Preparation & Dosage
- **Research-Grade Powder**: Available as isolated compound (≥98% purity) for laboratory use; soluble in DMSO at ≥18.13 mg/mL with ultrasonic assistance; not water- or ethanol-soluble at practical concentrations. - **In Vitro Reference Concentrations**: Cell-based studies have used 10–60 µM (~3.7–22.2 µg/mL based on MW 369.44 g/mol); these concentrations are not translatable to clinical dosing without pharmacokinetic bridging data. - **Whole-Extract Context**: In commercial C. yanhusuo products, corydaline contributes approximately 0.83 mg/g of total alkaloid content; typical traditional dried rhizome doses of C. yanhusuo range from 3–9 g/day in decoction form, implying incidental corydaline intake of approximately 2.5–7.5 mg/day from this source. - **Transdermal Delivery (Animal Model)**: Rat studies employed acupoint (Shenque) transdermal patches loaded with total alkaloids including corydaline; no human transdermal dose has been validated. - **Standardized Supplements**: No internationally recognized standardization specification for corydaline content exists; C. yanhusuo supplements are more commonly standardized to total alkaloids or to tetrahydropalmatine content. - **Storage**: Isolated corydaline solid should be stored at −20°C, protected from moisture and light, to maintain chemical integrity.
Synergy & Pairings
Within C. yanhusuo extracts, corydaline is presumed to act synergistically with l-tetrahydropalmatine (rotundine) and dehydrocorydaline, with the former contributing D1/D2 dopamine receptor antagonism and putative opioid receptor modulation, and the latter contributing more potent NF-κB-mediated anti-inflammatory effects — together producing a broader analgesic and anti-inflammatory profile than any single alkaloid in isolation. The traditional TCM vinegar-processing (cu zhi) of C. yanhusuo rhizome may enhance corydaline's bioavailability by converting the free base to its acetate salt form, improving aqueous solubility and potentially facilitating co-absorption of multiple alkaloids simultaneously. Corydaline has not been evaluated in combination with exogenous analgesic agents (e.g., NSAIDs, opioids, or cannabinoids) in published preclinical or clinical studies, and such pairings cannot be recommended based on available evidence.
Safety & Interactions
In vitro cytotoxicity data from RAW 264.7 murine macrophages show no cellular toxicity at concentrations up to 90 µM (~33 µg/mL), providing a favorable initial safety signal; however, in vivo toxicity studies and human safety data for isolated corydaline are absent from the published literature, making definitive safety characterization impossible at this time. Drug interaction data specific to corydaline do not exist in the clinical literature; extrapolation from structurally related protoberberine alkaloids (e.g., berberine, tetrahydropalmatine) raises theoretical concerns about interactions with CYP450 enzymes (particularly CYP2D6 and CYP3A4), drugs metabolized via monoamine pathways, and central nervous system depressants given the alkaloid class's receptor pharmacology.
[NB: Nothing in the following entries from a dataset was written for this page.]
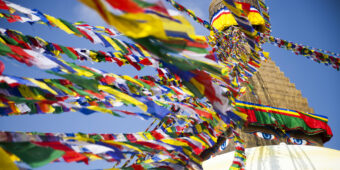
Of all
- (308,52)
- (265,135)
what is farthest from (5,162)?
(265,135)

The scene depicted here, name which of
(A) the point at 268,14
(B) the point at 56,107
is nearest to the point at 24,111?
(B) the point at 56,107

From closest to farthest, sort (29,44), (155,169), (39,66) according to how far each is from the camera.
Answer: (39,66)
(155,169)
(29,44)

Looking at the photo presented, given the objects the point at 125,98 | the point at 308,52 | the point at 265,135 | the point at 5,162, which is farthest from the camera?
the point at 265,135

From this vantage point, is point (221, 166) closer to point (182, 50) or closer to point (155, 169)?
point (155, 169)

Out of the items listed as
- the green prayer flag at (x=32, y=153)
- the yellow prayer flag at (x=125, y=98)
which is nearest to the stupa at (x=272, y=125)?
the yellow prayer flag at (x=125, y=98)

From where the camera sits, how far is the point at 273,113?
30.6ft

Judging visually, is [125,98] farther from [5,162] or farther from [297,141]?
[297,141]

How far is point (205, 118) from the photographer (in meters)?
2.61

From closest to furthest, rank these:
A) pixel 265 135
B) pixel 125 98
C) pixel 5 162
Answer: pixel 5 162 → pixel 125 98 → pixel 265 135

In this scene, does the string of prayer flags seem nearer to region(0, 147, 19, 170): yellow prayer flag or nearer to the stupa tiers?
the stupa tiers

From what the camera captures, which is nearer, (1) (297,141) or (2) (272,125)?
(2) (272,125)

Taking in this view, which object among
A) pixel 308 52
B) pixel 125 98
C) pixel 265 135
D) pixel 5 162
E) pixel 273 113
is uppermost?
pixel 273 113

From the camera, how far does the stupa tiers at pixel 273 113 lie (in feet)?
29.3

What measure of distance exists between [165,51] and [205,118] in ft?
4.43
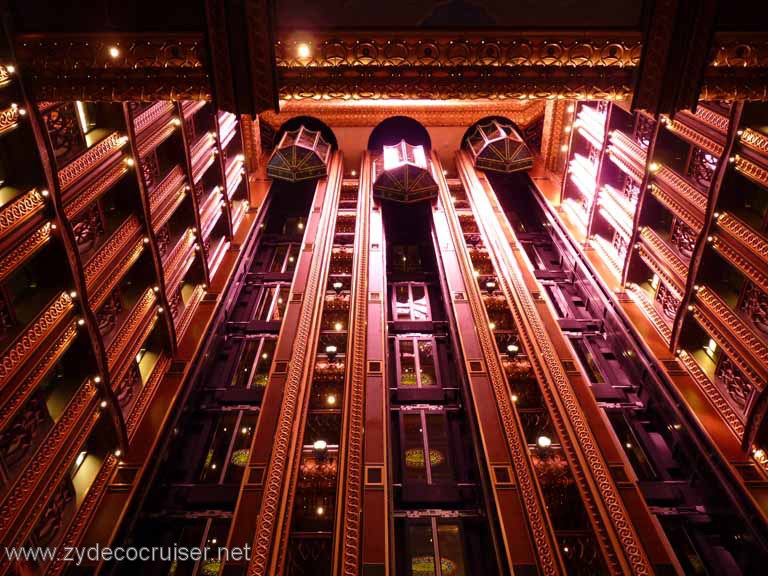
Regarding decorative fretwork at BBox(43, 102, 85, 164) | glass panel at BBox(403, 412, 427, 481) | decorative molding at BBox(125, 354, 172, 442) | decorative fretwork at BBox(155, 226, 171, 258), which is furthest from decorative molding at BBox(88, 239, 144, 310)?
glass panel at BBox(403, 412, 427, 481)

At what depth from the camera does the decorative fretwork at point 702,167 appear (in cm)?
1063

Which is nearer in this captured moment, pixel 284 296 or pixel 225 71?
pixel 225 71

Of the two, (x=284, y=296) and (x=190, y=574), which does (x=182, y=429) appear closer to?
(x=190, y=574)

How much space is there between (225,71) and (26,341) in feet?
15.9

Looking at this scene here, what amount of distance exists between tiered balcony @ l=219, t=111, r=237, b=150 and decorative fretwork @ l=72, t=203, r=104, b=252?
647cm

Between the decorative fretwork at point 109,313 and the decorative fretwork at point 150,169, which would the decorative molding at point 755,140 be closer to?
the decorative fretwork at point 150,169

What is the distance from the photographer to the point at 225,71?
16.9 ft

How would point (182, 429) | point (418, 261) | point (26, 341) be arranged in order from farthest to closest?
point (418, 261)
point (182, 429)
point (26, 341)

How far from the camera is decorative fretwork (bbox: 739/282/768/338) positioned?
8914 millimetres

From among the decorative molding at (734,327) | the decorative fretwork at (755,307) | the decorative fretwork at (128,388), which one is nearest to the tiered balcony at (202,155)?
the decorative fretwork at (128,388)

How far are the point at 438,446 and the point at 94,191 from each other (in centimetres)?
863

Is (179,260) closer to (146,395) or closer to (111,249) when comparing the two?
(111,249)

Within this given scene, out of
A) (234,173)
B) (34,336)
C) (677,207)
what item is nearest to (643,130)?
(677,207)

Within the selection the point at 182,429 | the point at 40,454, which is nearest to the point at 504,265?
the point at 182,429
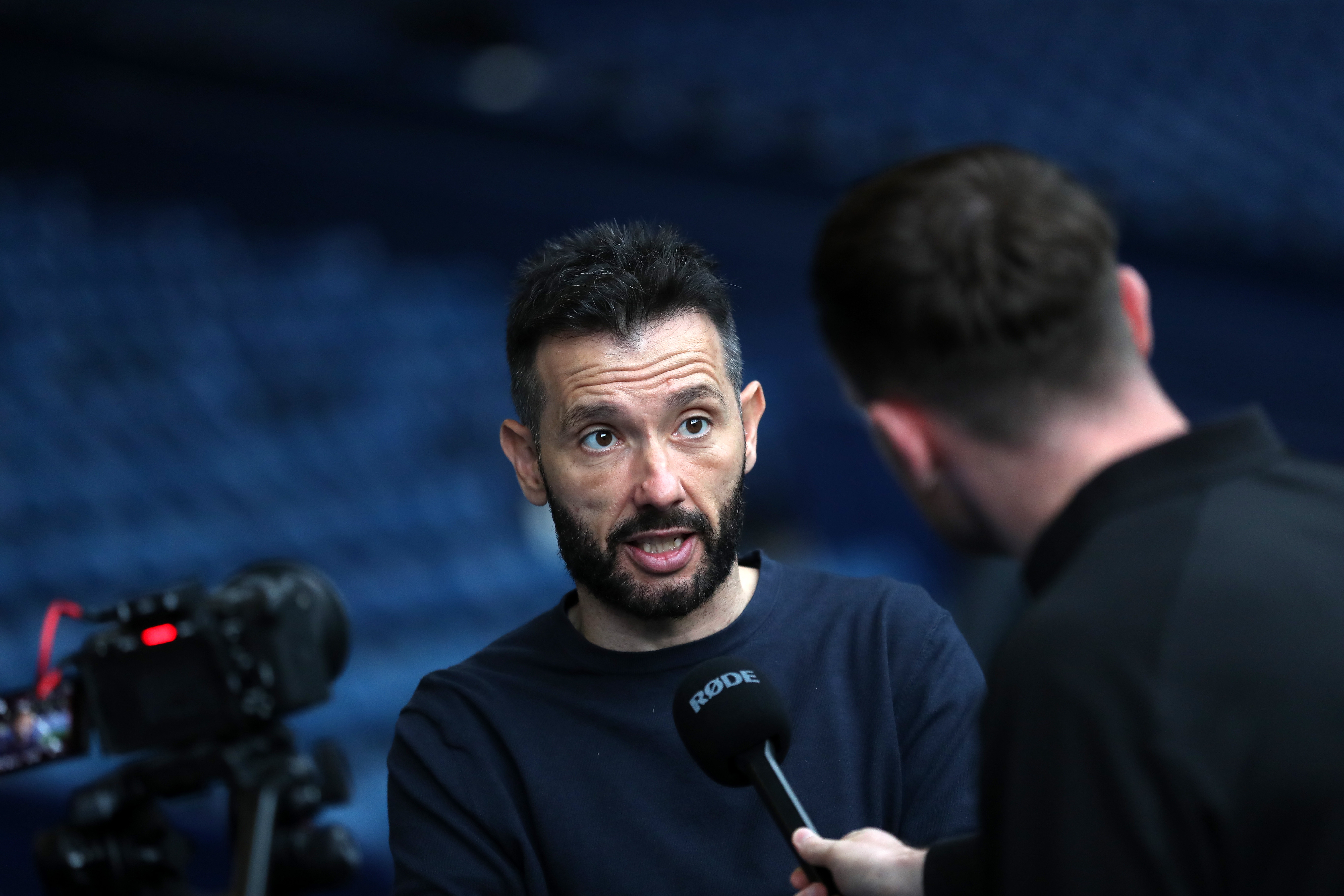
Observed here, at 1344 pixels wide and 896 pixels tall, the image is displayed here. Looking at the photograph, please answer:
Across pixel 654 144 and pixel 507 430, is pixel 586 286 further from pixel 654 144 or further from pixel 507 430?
pixel 654 144

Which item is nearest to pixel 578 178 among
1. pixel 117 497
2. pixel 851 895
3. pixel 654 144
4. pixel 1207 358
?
pixel 654 144

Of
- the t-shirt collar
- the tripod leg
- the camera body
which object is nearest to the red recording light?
the camera body

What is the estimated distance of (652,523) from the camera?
141 centimetres

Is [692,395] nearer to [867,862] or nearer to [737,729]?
[737,729]

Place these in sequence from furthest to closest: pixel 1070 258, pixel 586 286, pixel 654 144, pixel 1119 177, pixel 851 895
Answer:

No contraindications, pregnancy safety data, or lactation guidance exist for isolated corydaline; use during pregnancy and lactation should be avoided in the absence of safety evidence, consistent with the precautionary principle applied to poorly characterized alkaloids. The significant variability in corydaline content across commercial C. yanhusuo products (from undetectable to ~11 mg/g total alkaloids) presents an additional safety concern related to unintentional dose escalation when using standardized extracts.